Required work> Using the string "States" as the key, pull each matching line out of the records below.

[Collected data]
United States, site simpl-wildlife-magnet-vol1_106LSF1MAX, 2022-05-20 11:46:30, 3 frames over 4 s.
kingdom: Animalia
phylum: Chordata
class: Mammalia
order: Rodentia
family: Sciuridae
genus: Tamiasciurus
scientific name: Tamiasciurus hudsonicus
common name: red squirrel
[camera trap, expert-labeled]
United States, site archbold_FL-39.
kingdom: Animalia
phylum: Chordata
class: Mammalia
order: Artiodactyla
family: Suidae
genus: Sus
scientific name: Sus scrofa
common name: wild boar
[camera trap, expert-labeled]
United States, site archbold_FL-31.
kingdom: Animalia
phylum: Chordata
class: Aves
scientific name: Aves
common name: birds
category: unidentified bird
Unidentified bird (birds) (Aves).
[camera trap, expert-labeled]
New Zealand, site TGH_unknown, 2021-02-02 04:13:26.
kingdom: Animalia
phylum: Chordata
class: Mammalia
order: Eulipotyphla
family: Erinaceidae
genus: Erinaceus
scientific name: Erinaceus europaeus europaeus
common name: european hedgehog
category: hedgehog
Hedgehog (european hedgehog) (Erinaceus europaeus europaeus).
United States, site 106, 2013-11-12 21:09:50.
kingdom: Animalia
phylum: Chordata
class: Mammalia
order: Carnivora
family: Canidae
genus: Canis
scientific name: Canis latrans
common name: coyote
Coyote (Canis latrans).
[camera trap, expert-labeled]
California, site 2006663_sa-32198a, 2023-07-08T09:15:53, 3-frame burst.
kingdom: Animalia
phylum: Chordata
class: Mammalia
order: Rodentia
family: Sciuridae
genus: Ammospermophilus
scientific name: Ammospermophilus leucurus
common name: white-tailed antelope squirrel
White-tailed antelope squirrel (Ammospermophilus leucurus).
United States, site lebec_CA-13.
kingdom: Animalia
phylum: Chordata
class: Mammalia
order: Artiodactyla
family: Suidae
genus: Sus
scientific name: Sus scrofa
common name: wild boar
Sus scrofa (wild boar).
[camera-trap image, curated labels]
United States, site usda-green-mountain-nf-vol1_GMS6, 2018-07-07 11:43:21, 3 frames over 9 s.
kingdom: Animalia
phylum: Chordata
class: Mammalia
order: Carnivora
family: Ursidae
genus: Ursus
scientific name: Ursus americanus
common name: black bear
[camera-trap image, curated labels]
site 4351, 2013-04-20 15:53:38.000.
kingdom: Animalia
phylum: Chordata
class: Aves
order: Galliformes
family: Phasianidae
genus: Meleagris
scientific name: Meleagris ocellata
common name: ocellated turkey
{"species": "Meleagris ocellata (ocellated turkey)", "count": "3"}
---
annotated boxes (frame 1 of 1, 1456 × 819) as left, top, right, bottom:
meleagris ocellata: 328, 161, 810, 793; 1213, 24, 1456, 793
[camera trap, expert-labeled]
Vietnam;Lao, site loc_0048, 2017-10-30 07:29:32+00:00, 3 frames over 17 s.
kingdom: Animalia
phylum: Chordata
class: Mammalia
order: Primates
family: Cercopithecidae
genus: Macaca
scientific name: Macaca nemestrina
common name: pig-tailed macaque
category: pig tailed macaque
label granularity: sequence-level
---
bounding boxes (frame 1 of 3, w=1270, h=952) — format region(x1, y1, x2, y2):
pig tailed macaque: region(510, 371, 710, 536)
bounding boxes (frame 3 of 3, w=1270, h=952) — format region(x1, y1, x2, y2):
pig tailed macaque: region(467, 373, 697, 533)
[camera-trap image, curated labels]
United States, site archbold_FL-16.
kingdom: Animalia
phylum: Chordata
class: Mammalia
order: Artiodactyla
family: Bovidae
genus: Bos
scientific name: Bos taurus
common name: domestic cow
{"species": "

Answer to this task>
United States, site simpl-wildlife-magnet-vol1_106LSF1MAX, 2022-05-20 11:46:30, 3 frames over 4 s.
United States, site archbold_FL-39.
United States, site archbold_FL-31.
United States, site 106, 2013-11-12 21:09:50.
United States, site lebec_CA-13.
United States, site usda-green-mountain-nf-vol1_GMS6, 2018-07-07 11:43:21, 3 frames over 9 s.
United States, site archbold_FL-16.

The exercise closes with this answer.